WORK TO COMPLETE → What you return should match the data below exactly, with every entry reproduced.

EXCERPTED DATA →
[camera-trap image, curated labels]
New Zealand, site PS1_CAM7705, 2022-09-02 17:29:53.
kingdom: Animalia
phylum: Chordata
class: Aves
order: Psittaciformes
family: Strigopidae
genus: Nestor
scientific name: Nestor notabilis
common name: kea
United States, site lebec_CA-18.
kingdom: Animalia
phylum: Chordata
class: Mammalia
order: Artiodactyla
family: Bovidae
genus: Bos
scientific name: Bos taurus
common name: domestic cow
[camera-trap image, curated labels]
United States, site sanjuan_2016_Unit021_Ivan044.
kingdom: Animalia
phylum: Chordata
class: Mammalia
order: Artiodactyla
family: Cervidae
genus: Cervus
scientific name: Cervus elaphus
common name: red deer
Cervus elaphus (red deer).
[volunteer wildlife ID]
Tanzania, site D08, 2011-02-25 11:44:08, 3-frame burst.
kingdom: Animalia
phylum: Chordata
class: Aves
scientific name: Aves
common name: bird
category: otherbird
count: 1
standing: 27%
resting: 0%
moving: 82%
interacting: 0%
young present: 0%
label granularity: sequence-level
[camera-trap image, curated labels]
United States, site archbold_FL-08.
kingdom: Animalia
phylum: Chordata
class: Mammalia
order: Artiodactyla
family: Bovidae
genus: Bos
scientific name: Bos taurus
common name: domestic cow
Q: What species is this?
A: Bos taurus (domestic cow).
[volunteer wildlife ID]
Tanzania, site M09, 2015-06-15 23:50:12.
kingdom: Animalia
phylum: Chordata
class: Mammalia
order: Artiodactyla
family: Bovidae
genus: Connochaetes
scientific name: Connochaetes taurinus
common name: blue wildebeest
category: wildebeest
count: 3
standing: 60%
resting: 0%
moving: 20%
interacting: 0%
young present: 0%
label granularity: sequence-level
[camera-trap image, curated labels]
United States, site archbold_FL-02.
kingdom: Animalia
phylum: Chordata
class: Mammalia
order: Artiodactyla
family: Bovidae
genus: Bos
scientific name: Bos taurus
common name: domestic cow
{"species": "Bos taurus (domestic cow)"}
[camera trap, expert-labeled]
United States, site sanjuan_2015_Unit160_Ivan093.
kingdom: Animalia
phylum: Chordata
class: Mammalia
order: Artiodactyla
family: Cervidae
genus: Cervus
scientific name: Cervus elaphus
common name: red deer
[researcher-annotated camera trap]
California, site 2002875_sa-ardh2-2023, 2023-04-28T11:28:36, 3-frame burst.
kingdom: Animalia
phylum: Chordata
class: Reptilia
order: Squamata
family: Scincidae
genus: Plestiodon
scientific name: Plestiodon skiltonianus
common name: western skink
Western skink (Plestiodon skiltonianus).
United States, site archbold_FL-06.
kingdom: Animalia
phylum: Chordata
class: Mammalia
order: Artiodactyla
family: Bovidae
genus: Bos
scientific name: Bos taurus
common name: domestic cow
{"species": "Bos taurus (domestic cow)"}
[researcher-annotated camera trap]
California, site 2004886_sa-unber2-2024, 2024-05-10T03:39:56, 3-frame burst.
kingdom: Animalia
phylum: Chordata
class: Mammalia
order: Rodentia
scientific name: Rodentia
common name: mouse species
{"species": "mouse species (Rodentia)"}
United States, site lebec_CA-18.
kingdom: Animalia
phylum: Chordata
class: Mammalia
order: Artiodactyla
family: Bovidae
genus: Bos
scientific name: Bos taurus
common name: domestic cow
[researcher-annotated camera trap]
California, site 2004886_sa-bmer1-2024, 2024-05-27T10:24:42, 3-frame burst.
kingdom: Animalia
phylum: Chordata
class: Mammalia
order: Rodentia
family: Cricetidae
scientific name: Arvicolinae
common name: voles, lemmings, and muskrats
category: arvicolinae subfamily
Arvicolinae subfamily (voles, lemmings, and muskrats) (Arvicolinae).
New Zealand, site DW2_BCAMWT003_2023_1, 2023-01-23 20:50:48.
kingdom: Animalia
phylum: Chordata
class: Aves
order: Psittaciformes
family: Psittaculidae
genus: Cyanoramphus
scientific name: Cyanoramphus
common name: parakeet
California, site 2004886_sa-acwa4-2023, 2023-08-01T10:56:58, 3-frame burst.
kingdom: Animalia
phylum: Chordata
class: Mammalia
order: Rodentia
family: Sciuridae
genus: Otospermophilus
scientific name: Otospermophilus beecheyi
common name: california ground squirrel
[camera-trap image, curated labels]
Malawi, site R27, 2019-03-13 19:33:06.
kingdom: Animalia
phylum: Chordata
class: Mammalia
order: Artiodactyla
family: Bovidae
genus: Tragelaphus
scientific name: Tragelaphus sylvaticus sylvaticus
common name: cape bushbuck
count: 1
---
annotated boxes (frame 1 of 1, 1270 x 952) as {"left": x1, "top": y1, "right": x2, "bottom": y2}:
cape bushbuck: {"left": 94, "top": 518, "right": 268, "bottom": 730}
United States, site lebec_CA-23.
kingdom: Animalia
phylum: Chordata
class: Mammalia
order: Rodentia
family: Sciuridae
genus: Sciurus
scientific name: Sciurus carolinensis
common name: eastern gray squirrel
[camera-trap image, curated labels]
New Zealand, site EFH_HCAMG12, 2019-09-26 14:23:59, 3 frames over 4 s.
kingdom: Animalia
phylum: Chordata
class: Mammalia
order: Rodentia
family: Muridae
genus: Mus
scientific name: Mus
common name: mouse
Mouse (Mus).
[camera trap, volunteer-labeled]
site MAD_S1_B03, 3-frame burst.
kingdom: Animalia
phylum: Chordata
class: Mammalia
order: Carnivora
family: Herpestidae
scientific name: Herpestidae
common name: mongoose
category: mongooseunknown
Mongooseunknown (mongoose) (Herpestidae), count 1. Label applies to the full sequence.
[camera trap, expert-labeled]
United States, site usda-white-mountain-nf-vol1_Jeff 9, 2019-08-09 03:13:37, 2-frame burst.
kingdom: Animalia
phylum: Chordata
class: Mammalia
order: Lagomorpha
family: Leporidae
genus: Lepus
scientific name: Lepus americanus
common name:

PROBLEM SOLUTION →
[camera-trap image, curated labels]
New Zealand, site PS1_CAM7705, 2022-09-02 17:29:53.
kingdom: Animalia
phylum: Chordata
class: Aves
order: Psittaciformes
family: Strigopidae
genus: Nestor
scientific name: Nestor notabilis
common name: kea
United States, site lebec_CA-18.
kingdom: Animalia
phylum: Chordata
class: Mammalia
order: Artiodactyla
family: Bovidae
genus: Bos
scientific name: Bos taurus
common name: domestic cow
[camera-trap image, curated labels]
United States, site sanjuan_2016_Unit021_Ivan044.
kingdom: Animalia
phylum: Chordata
class: Mammalia
order: Artiodactyla
family: Cervidae
genus: Cervus
scientific name: Cervus elaphus
common name: red deer
Cervus elaphus (red deer).
[volunteer wildlife ID]
Tanzania, site D08, 2011-02-25 11:44:08, 3-frame burst.
kingdom: Animalia
phylum: Chordata
class: Aves
scientific name: Aves
common name: bird
category: otherbird
count: 1
standing: 27%
resting: 0%
moving: 82%
interacting: 0%
young present: 0%
label granularity: sequence-level
[camera-trap image, curated labels]
United States, site archbold_FL-08.
kingdom: Animalia
phylum: Chordata
class: Mammalia
order: Artiodactyla
family: Bovidae
genus: Bos
scientific name: Bos taurus
common name: domestic cow
Q: What species is this?
A: Bos taurus (domestic cow).
[volunteer wildlife ID]
Tanzania, site M09, 2015-06-15 23:50:12.
kingdom: Animalia
phylum: Chordata
class: Mammalia
order: Artiodactyla
family: Bovidae
genus: Connochaetes
scientific name: Connochaetes taurinus
common name: blue wildebeest
category: wildebeest
count: 3
standing: 60%
resting: 0%
moving: 20%
interacting: 0%
young present: 0%
label granularity: sequence-level
[camera-trap image, curated labels]
United States, site archbold_FL-02.
kingdom: Animalia
phylum: Chordata
class: Mammalia
order: Artiodactyla
family: Bovidae
genus: Bos
scientific name: Bos taurus
common name: domestic cow
{"species": "Bos taurus (domestic cow)"}
[camera trap, expert-labeled]
United States, site sanjuan_2015_Unit160_Ivan093.
kingdom: Animalia
phylum: Chordata
class: Mammalia
order: Artiodactyla
family: Cervidae
genus: Cervus
scientific name: Cervus elaphus
common name: red deer
[researcher-annotated camera trap]
California, site 2002875_sa-ardh2-2023, 2023-04-28T11:28:36, 3-frame burst.
kingdom: Animalia
phylum: Chordata
class: Reptilia
order: Squamata
family: Scincidae
genus: Plestiodon
scientific name: Plestiodon skiltonianus
common name: western skink
Western skink (Plestiodon skiltonianus).
United States, site archbold_FL-06.
kingdom: Animalia
phylum: Chordata
class: Mammalia
order: Artiodactyla
family: Bovidae
genus: Bos
scientific name: Bos taurus
common name: domestic cow
{"species": "Bos taurus (domestic cow)"}
[researcher-annotated camera trap]
California, site 2004886_sa-unber2-2024, 2024-05-10T03:39:56, 3-frame burst.
kingdom: Animalia
phylum: Chordata
class: Mammalia
order: Rodentia
scientific name: Rodentia
common name: mouse species
{"species": "mouse species (Rodentia)"}
United States, site lebec_CA-18.
kingdom: Animalia
phylum: Chordata
class: Mammalia
order: Artiodactyla
family: Bovidae
genus: Bos
scientific name: Bos taurus
common name: domestic cow
[researcher-annotated camera trap]
California, site 2004886_sa-bmer1-2024, 2024-05-27T10:24:42, 3-frame burst.
kingdom: Animalia
phylum: Chordata
class: Mammalia
order: Rodentia
family: Cricetidae
scientific name: Arvicolinae
common name: voles, lemmings, and muskrats
category: arvicolinae subfamily
Arvicolinae subfamily (voles, lemmings, and muskrats) (Arvicolinae).
New Zealand, site DW2_BCAMWT003_2023_1, 2023-01-23 20:50:48.
kingdom: Animalia
phylum: Chordata
class: Aves
order: Psittaciformes
family: Psittaculidae
genus: Cyanoramphus
scientific name: Cyanoramphus
common name: parakeet
California, site 2004886_sa-acwa4-2023, 2023-08-01T10:56:58, 3-frame burst.
kingdom: Animalia
phylum: Chordata
class: Mammalia
order: Rodentia
family: Sciuridae
genus: Otospermophilus
scientific name: Otospermophilus beecheyi
common name: california ground squirrel
[camera-trap image, curated labels]
Malawi, site R27, 2019-03-13 19:33:06.
kingdom: Animalia
phylum: Chordata
class: Mammalia
order: Artiodactyla
family: Bovidae
genus: Tragelaphus
scientific name: Tragelaphus sylvaticus sylvaticus
common name: cape bushbuck
count: 1
---
annotated boxes (frame 1 of 1, 1270 x 952) as {"left": x1, "top": y1, "right": x2, "bottom": y2}:
cape bushbuck: {"left": 94, "top": 518, "right": 268, "bottom": 730}
United States, site lebec_CA-23.
kingdom: Animalia
phylum: Chordata
class: Mammalia
order: Rodentia
family: Sciuridae
genus: Sciurus
scientific name: Sciurus carolinensis
common name: eastern gray squirrel
[camera-trap image, curated labels]
New Zealand, site EFH_HCAMG12, 2019-09-26 14:23:59, 3 frames over 4 s.
kingdom: Animalia
phylum: Chordata
class: Mammalia
order: Rodentia
family: Muridae
genus: Mus
scientific name: Mus
common name: mouse
Mouse (Mus).
[camera trap, volunteer-labeled]
site MAD_S1_B03, 3-frame burst.
kingdom: Animalia
phylum: Chordata
class: Mammalia
order: Carnivora
family: Herpestidae
scientific name: Herpestidae
common name: mongoose
category: mongooseunknown
Mongooseunknown (mongoose) (Herpestidae), count 1. Label applies to the full sequence.
[camera trap, expert-labeled]
United States, site usda-white-mountain-nf-vol1_Jeff 9, 2019-08-09 03:13:37, 2-frame burst.
kingdom: Animalia
phylum: Chordata
class: Mammalia
order: Lagomorpha
family: Leporidae
genus: Lepus
scientific name: Lepus americanus
common name:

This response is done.